The task:
Return an exact copy of the entries, skipping any picture you find.

[Source texts of formatted documents]
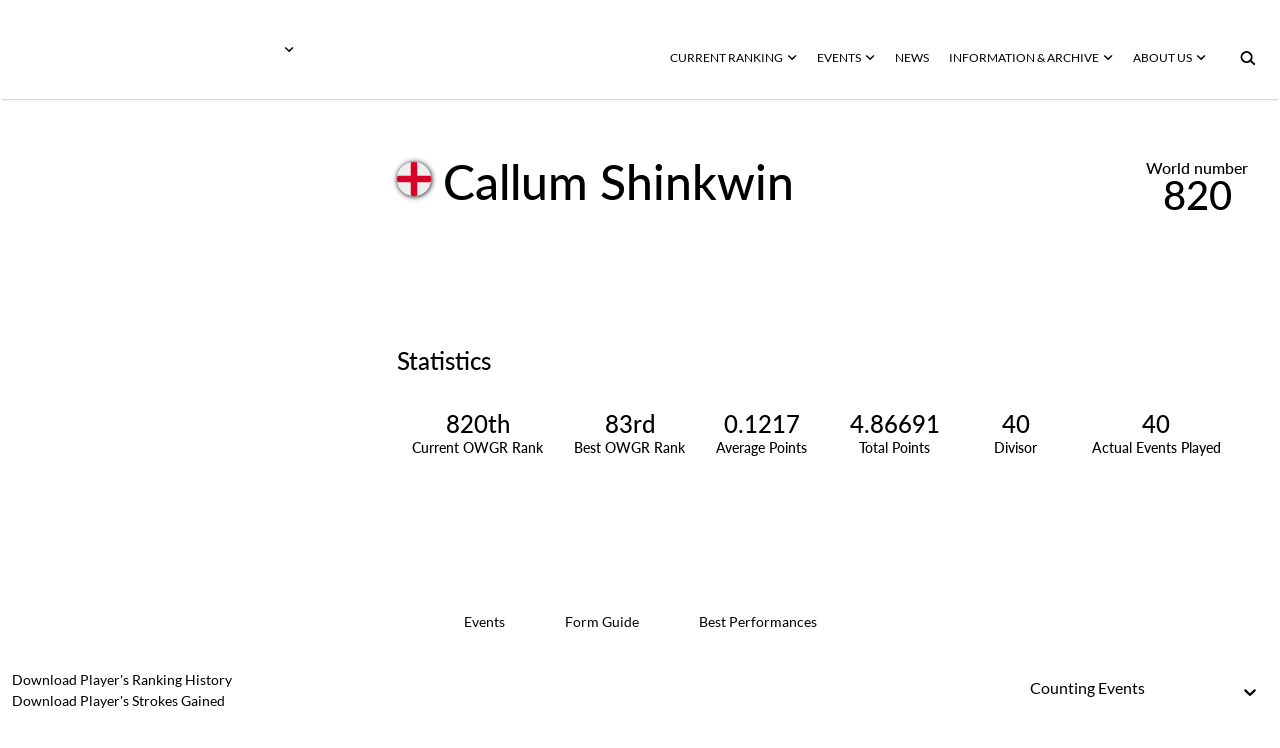

--- FILE ---
content_type: application/javascript; charset=UTF-8
request_url: https://www.owgr.com/_next/static/chunks/pages/playerprofile/%5Bslug%5D-632d3d1b58fa408b.js
body_size: 1301
content:
(self.webpackChunk_N_E=self.webpackChunk_N_E||[]).push([[750],{586:(e,r,t)=>{"use strict";t.r(r),t.d(r,{default:()=>u});var a=t(37876),n=t(89099),s=t(33315),o=t(70156),l=t.n(o);let u=function(){let e=(0,n.useRouter)();return(0,a.jsxs)("div",{className:l().container,children:[(0,a.jsx)("div",{className:l().number,children:"404"}),(0,a.jsx)("div",{className:l().text,children:"Oops! Sorry. The page you are looking for does not exist."}),(0,a.jsx)(s.H,{onClick:()=>void e.push("/"),text:"Go To Homepage",containerClassName:l().button})]})}},48704:(e,r,t)=>{(window.__NEXT_P=window.__NEXT_P||[]).push(["/playerprofile/[slug]",function(){return t(97130)}])},70156:e=>{e.exports={container:"__404_container__Qu4_N",container__group:"__404_container__group__HTQmZ",number:"__404_number__ARSI5",number__container:"__404_number__container__R_4hI",text:"__404_text__iMGJh",button:"__404_button__A_YeV"}},96593:(e,r,t)=>{"use strict";t.r(r),t.d(r,{default:()=>u});var a=t(37876),n=t(89099),s=t(33315),o=t(70156),l=t.n(o);let u=function(){let e=(0,n.useRouter)();return(0,a.jsxs)("div",{className:l().container,children:[(0,a.jsx)("div",{className:l().number,children:"500"}),(0,a.jsx)("div",{className:l().text,children:"Oops! Sorry. A server side error occurred."}),(0,a.jsx)(s.H,{onClick:()=>void e.push("/"),text:"Go To Homepage",containerClassName:l().button})]})}},97130:(e,r,t)=>{"use strict";let a;t.r(r),t.d(r,{__N_SSP:()=>w,default:()=>C});var n=t(37876),s=t(14232),o=t(89099),l=t(82851),u=t.n(l),i=t(31777),_=t(94498),c=t(90652),d=t(81074),p=t(33839),m=t(58028),x=t(16770),v=t(18789),f=t(91040),h=t(34608),y=t(70468),E=t(99742);let N=async e=>{try{"PROD"===h.IJ&&(E.env.NODE_TLS_REJECT_UNAUTHORIZED="0");let r=function(e){let r="PROD",t=(0,y.Ch)(e);return r===h.u0&&(t=(0,y.Q2)(e)),r===h.Nr&&(t=(0,y.FU)(e)),t}(e);return{playerDropdownYears:(await f.A.get(r,{params:{id:e},headers:{Accept:"application/json","Cache-Control":"no-cache"}})).data,error:{isEmpty:!1}}}catch(e){return{playerDropdownYears:{isEmpty:!0},error:{isEmpty:!1,value:e.message}}}};var j=t(6979),b=t(586),g=t(96593),w=!0;let C=(a=function(e){var r,t;(0,o.useRouter)(),(0,s.useContext)(m.A);let{contentPage:a,playerId:l,playerProfileData:u}=e,{contentPageData:i,pageLayoutType:_}=a,c=j.A[_];return(null==u||null==(r=u.error)?void 0:r.isEmpty)?!i.isEmpty&&(null==u||null==(t=u.playerProfileData)?void 0:t.player)?(0,n.jsx)(c,{playerId:l}):(0,n.jsx)(b.default,{}):(0,n.jsx)(g.default,{})},function(e){let r=(0,o.useRouter)(),t=(0,i.wA)();if(r.isFallback)return(0,n.jsx)(x.x,{isLoading:!0});let{contentPage:l,playerProfileData:f,siteSetupData:h,tourLogos:y,tab:E,year:j}=e,{contentPageData:b}=l,{pageComponents:g,urlSlug:w,metadata:C,system:A}=b;return(0,s.useEffect)(()=>{u().isEmpty(l)||(0,_.zY)(null==C?void 0:C.title)},[]),(0,n.jsxs)(n.Fragment,{children:[(0,n.jsx)(v.b,{metadata:C,defaultMetadata:null==h?void 0:h.defaultMetadata}),(0,n.jsx)(m.A.Provider,{value:{pageComponents:g,urlSlug:w,metadata:C,system:A,playerProfileData:f,loadBestPerformances:e=>{t((0,c.V)(e))},tourLogos:y,loadFormGuide:e=>{t((0,d.s)(e))},getPlayerDropdownYears:e=>N(e),loadEventsData:(e,r,a)=>{t((0,p.E)({playerId:e,year:r,countingEventsNumber:a}))},tab:E,year:j},children:(0,n.jsx)(a,{...e})})]})})}},e=>{e.O(0,[121,701,389,246,112,636,593,792],()=>e(e.s=48704)),_N_E=e.O()}]);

Output for this task:
--- FILE ---
content_type: application/javascript; charset=UTF-8
request_url: https://www.owgr.com/_next/static/chunks/pages/playerprofile/%5Bslug%5D-632d3d1b58fa408b.js
body_size: 1301
content:
(self.webpackChunk_N_E=self.webpackChunk_N_E||[]).push([[750],{586:(e,r,t)=>{"use strict";t.r(r),t.d(r,{default:()=>u});var a=t(37876),n=t(89099),s=t(33315),o=t(70156),l=t.n(o);let u=function(){let e=(0,n.useRouter)();return(0,a.jsxs)("div",{className:l().container,children:[(0,a.jsx)("div",{className:l().number,children:"404"}),(0,a.jsx)("div",{className:l().text,children:"Oops! Sorry. The page you are looking for does not exist."}),(0,a.jsx)(s.H,{onClick:()=>void e.push("/"),text:"Go To Homepage",containerClassName:l().button})]})}},48704:(e,r,t)=>{(window.__NEXT_P=window.__NEXT_P||[]).push(["/playerprofile/[slug]",function(){return t(97130)}])},70156:e=>{e.exports={container:"__404_container__Qu4_N",container__group:"__404_container__group__HTQmZ",number:"__404_number__ARSI5",number__container:"__404_number__container__R_4hI",text:"__404_text__iMGJh",button:"__404_button__A_YeV"}},96593:(e,r,t)=>{"use strict";t.r(r),t.d(r,{default:()=>u});var a=t(37876),n=t(89099),s=t(33315),o=t(70156),l=t.n(o);let u=function(){let e=(0,n.useRouter)();return(0,a.jsxs)("div",{className:l().container,children:[(0,a.jsx)("div",{className:l().number,children:"500"}),(0,a.jsx)("div",{className:l().text,children:"Oops! Sorry. A server side error occurred."}),(0,a.jsx)(s.H,{onClick:()=>void e.push("/"),text:"Go To Homepage",containerClassName:l().button})]})}},97130:(e,r,t)=>{"use strict";let a;t.r(r),t.d(r,{__N_SSP:()=>w,default:()=>C});var n=t(37876),s=t(14232),o=t(89099),l=t(82851),u=t.n(l),i=t(31777),_=t(94498),c=t(90652),d=t(81074),p=t(33839),m=t(58028),x=t(16770),v=t(18789),f=t(91040),h=t(34608),y=t(70468),E=t(99742);let N=async e=>{try{"PROD"===h.IJ&&(E.env.NODE_TLS_REJECT_UNAUTHORIZED="0");let r=function(e){let r="PROD",t=(0,y.Ch)(e);return r===h.u0&&(t=(0,y.Q2)(e)),r===h.Nr&&(t=(0,y.FU)(e)),t}(e);return{playerDropdownYears:(await f.A.get(r,{params:{id:e},headers:{Accept:"application/json","Cache-Control":"no-cache"}})).data,error:{isEmpty:!1}}}catch(e){return{playerDropdownYears:{isEmpty:!0},error:{isEmpty:!1,value:e.message}}}};var j=t(6979),b=t(586),g=t(96593),w=!0;let C=(a=function(e){var r,t;(0,o.useRouter)(),(0,s.useContext)(m.A);let{contentPage:a,playerId:l,playerProfileData:u}=e,{contentPageData:i,pageLayoutType:_}=a,c=j.A[_];return(null==u||null==(r=u.error)?void 0:r.isEmpty)?!i.isEmpty&&(null==u||null==(t=u.playerProfileData)?void 0:t.player)?(0,n.jsx)(c,{playerId:l}):(0,n.jsx)(b.default,{}):(0,n.jsx)(g.default,{})},function(e){let r=(0,o.useRouter)(),t=(0,i.wA)();if(r.isFallback)return(0,n.jsx)(x.x,{isLoading:!0});let{contentPage:l,playerProfileData:f,siteSetupData:h,tourLogos:y,tab:E,year:j}=e,{contentPageData:b}=l,{pageComponents:g,urlSlug:w,metadata:C,system:A}=b;return(0,s.useEffect)(()=>{u().isEmpty(l)||(0,_.zY)(null==C?void 0:C.title)},[]),(0,n.jsxs)(n.Fragment,{children:[(0,n.jsx)(v.b,{metadata:C,defaultMetadata:null==h?void 0:h.defaultMetadata}),(0,n.jsx)(m.A.Provider,{value:{pageComponents:g,urlSlug:w,metadata:C,system:A,playerProfileData:f,loadBestPerformances:e=>{t((0,c.V)(e))},tourLogos:y,loadFormGuide:e=>{t((0,d.s)(e))},getPlayerDropdownYears:e=>N(e),loadEventsData:(e,r,a)=>{t((0,p.E)({playerId:e,year:r,countingEventsNumber:a}))},tab:E,year:j},children:(0,n.jsx)(a,{...e})})]})})}},e=>{e.O(0,[121,701,389,246,112,636,593,792],()=>e(e.s=48704)),_N_E=e.O()}]);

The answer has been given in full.